Maybe, vectors will help

$\color{#20A900}{LHS:}C=\sqrt{x-2}+\sqrt{4-x},2\le x\le 4$ $\implies C^2=(\not x-2)+(4-\not x)+2\color{#D61F06}{\sqrt{(x-2)(4-x)}}$ We know, by $GM\le AM~~(\because2\le x\le 4)$ , $\color{#D61F06}{\sqrt{(x-2)(4-x)}}\le \dfrac{(x-2)+(4-x)}2=1$

$\therefore C^2\le2+2(\color{#D61F06}{1}\color{#333333})=4$

Hence $0\le C\le 2 \text{ or}\color{#3D99F6}{LHS\le 2}$ $\color{#20A900}{RHS:}(x-3)^2+2\color{#3D99F6}\ge 2$ Therefore $LHS=RHS =2$ This occurs when $\boxed{x=3}$ .
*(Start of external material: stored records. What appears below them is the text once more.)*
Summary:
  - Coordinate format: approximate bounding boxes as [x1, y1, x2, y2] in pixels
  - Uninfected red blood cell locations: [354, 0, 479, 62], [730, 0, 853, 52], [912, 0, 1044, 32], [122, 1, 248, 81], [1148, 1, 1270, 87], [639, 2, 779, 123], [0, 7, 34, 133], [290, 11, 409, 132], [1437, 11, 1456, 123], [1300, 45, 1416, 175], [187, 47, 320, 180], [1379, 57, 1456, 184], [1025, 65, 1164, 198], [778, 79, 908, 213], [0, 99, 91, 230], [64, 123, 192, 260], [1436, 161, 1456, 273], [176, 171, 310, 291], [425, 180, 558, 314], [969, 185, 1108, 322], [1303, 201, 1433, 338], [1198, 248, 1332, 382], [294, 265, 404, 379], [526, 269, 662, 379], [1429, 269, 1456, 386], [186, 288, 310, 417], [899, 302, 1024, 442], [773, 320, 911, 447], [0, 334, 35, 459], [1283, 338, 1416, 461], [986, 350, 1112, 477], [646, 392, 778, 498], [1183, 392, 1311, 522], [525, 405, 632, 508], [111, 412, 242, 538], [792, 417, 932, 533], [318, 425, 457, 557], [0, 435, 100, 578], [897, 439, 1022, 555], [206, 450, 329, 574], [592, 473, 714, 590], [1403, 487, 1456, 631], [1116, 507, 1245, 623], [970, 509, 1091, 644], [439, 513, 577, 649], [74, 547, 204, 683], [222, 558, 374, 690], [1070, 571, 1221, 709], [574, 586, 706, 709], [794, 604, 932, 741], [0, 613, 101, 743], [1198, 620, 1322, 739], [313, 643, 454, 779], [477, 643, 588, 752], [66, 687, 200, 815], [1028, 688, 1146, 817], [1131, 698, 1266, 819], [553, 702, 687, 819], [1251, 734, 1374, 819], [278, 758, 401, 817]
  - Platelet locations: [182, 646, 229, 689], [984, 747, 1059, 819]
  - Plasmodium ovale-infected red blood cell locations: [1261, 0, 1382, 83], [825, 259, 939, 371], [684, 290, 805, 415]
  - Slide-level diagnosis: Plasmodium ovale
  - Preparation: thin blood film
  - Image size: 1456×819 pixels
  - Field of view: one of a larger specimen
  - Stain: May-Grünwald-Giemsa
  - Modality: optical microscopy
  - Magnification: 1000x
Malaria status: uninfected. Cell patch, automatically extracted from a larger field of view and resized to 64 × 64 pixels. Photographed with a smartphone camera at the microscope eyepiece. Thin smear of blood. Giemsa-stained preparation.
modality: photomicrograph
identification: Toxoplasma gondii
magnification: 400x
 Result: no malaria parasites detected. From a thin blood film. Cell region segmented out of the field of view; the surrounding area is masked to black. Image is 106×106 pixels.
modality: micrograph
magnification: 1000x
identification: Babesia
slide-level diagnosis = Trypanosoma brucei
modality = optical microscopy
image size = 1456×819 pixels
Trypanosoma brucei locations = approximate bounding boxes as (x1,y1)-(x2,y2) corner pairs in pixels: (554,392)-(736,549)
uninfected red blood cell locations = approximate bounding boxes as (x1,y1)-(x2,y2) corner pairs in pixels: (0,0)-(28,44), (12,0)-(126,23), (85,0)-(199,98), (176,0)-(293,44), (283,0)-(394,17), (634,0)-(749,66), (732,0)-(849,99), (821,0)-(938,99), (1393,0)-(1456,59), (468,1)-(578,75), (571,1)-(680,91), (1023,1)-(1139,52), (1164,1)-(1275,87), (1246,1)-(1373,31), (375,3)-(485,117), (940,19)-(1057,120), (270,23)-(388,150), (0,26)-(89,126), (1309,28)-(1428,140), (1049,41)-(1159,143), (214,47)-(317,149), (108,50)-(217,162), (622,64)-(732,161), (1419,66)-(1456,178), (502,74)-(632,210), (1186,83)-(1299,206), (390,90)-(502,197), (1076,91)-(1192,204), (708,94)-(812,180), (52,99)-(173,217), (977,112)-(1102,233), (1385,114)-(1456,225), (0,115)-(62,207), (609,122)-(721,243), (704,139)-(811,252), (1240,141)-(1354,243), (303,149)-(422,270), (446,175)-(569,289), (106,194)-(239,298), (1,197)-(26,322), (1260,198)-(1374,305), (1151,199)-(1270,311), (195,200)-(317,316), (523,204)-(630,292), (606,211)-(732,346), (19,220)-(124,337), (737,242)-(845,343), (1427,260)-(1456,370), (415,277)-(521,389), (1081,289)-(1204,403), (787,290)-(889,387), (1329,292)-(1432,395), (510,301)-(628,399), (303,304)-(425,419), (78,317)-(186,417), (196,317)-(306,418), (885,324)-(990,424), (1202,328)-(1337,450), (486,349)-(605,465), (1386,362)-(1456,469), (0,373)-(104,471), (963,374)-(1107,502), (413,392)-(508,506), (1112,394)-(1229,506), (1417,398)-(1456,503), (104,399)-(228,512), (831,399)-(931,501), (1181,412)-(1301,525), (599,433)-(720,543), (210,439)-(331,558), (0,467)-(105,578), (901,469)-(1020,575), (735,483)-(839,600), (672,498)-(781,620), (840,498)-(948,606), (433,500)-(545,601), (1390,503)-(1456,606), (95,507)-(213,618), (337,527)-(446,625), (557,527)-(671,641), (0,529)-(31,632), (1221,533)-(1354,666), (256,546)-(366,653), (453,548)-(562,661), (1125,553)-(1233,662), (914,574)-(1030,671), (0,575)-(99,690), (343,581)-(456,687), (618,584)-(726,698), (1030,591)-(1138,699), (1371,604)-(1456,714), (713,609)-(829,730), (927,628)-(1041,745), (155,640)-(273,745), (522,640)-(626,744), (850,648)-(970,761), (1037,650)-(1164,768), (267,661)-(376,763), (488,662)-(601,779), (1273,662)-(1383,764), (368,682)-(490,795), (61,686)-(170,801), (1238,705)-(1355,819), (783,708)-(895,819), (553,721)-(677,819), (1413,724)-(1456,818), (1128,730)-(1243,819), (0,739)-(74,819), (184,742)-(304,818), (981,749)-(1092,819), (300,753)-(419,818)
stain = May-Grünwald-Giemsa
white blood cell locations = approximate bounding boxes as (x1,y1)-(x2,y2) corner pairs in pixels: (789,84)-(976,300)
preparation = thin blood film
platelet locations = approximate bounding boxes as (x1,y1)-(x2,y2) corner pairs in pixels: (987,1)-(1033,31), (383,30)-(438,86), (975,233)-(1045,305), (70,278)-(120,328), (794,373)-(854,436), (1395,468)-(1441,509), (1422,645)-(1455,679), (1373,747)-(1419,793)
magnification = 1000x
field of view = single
√(x-2) + √(4-x) = (x – 3)^2 + 2. On the LHS 2≤x≤4, On the RHS 2≤y≤∞

Let see on the LHS, y=√(x-2) + √(4-x), dy/dx = ( √(4-x)-√(x-2) )/(2√(x-2) . √(4-x)), the stationery point x=3,y=2. And it is also the solution of the equation.